Levenseindebeslissingen
Laatst bijgewerkt op: 11-09-2025
Levenseindebeslissingen zijn keuzes over welke medische behandelingen nog wel of niet meer worden ingezet in de laatste fase van het leven. Het gaat dan niet om beter worden, maar om wel of geen ingrijpende medische handelingen die het sterven kunnen uitstellen. Voorbeelden zijn reanimatie, opname in het ziekenhuis of intensive care, en kunstmatige beademing.
Waarom is dit belangrijk?
Door tijdig te praten over deze beslissingen, weet iedereen wat de cliënt wil. Dat geeft duidelijkheid en voorkomt onrust of behandelingen die niet meer passen bij de situatie. Voor naasten is het vaak een steun om te weten dat er al afspraken zijn gemaakt.
Wat is jouw rol als zorgverlener?
Als verzorgende of verpleegkundige heb je een belangrijke rol. Jij bent dichtbij de cliënt en naasten, hoort vragen en twijfels en merkt vaak als eerste dat het gesprek over dit soort keuzes nodig is. Je voert zelf niet altijd het besluitvormende gesprek, maar je kunt wel signaleren, bespreekbaar maken en doorverwijzen naar de arts of een collega die het gesprek verder voert.
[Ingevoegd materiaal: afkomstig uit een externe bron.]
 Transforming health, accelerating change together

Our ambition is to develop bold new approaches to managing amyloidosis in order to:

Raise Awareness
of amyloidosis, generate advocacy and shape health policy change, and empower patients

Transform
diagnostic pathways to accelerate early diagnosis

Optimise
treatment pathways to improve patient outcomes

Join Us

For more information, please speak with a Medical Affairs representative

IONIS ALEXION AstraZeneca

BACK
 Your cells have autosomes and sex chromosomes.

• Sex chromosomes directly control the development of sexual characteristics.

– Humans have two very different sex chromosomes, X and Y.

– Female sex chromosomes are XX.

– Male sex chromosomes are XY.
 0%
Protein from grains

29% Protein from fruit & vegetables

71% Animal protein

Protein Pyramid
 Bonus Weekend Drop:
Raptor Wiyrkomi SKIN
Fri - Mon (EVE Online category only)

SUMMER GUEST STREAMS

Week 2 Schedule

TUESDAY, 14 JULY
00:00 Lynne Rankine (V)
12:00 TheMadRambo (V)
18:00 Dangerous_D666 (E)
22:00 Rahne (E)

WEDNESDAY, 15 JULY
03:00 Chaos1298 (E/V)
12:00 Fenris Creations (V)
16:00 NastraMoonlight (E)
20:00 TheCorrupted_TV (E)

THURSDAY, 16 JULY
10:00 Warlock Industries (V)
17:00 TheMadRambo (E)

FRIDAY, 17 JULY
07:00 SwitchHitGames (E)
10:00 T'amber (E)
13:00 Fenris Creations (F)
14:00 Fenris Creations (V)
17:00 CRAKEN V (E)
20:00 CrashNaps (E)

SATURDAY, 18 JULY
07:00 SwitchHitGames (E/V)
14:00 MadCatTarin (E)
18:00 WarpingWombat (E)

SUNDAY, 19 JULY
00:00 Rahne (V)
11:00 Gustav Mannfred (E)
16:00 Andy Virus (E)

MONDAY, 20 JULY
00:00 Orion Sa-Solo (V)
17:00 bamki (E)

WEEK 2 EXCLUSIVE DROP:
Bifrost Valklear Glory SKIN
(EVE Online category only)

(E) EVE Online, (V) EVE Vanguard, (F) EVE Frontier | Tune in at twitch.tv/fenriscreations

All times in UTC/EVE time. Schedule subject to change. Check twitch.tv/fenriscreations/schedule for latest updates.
Behandelwensen en behandelgrenzen
Reanimatie
Reanimatie betekent het hart en de ademhaling proberen te herstellen met borstcompressies en beademing. In de laatste levensfase leidt dit zelden tot herstel en vaak tot extra lijden.
Kunstmatige invasieve beademing
Bij kunstmatige beademing neemt een machine de ademhaling over via een buis in de luchtpijp. In de stervensfase is dit meestal zwaar en belastend en verlengt het vaak alleen het proces van sterven.
Opname op de intensive care
Op de intensive care worden levensverlengende behandelingen gegeven, zoals beademing, medicatie en intensieve bewaking. Voor mensen in de laatste fase betekent dit vaak veel belasting en weinig kwaliteit van leven.
Opname in het ziekenhuis
Een ziekenhuisopname kan behandelingen mogelijk maken, maar brengt vaak ook onderzoeken, transport en onrust met zich mee. Voor veel mensen in de stervensfase past dit niet meer bij hun wensen.
Antibiotica en bloedproducten
Soms wordt besloten om geen antibiotica of bloedtransfusies meer te geven, omdat deze behandelingen de levensduur verlengen zonder dat de kwaliteit van leven nog verbetert.
ICD en andere medische hulpmiddelen
Een Implanteerbare Cardioverter Defibrillator (ICD) kan schokken geven bij hartritmestoornissen. In de laatste fase kan dit erg belastend zijn. Daarom wordt vaak besproken of de ICD uitgezet moet worden.
Euthanasie
Sommige cliënten hebben eerder hun standpunt over euthanasie vastgelegd. Dit wordt meegenomen bij de gesprekken over het levenseinde.
Orgaandonatie
In het donorregister kan zijn vastgelegd of iemand organen of weefsel wil doneren na het overlijden.
Gewenste plek van overlijden
Veel mensen hebben een voorkeur voor de plek waar ze willen sterven, bijvoorbeeld thuis, in een hospice of in het verpleeghuis.
Culturele, religieuze en persoonlijke wensen
Naast medische beslissingen spelen vaak ook persoonlijke waarden een rol. Denk aan religieuze rituelen, familiegewoonten of andere wensen die belangrijk zijn in de laatste levensfase.
Wat mogen cliënt en naasten van mij verwachten?
- Dat je openstaat voor hun vragen en zorgen.
- Dat je in begrijpelijke taal uitleg geeft over behandelingen in de laatste fase.
- Dat je luistert naar hun wensen en die doorgeeft in het team.
- Dat je steun biedt in het gesprek met de arts of verpleegkundig specialist.
- Dat afspraken goed worden vastgelegd en terug te vinden zijn.
- Dat hun waarden, wensen en behoeften leidend zijn in de keuzes rond het levenseinde.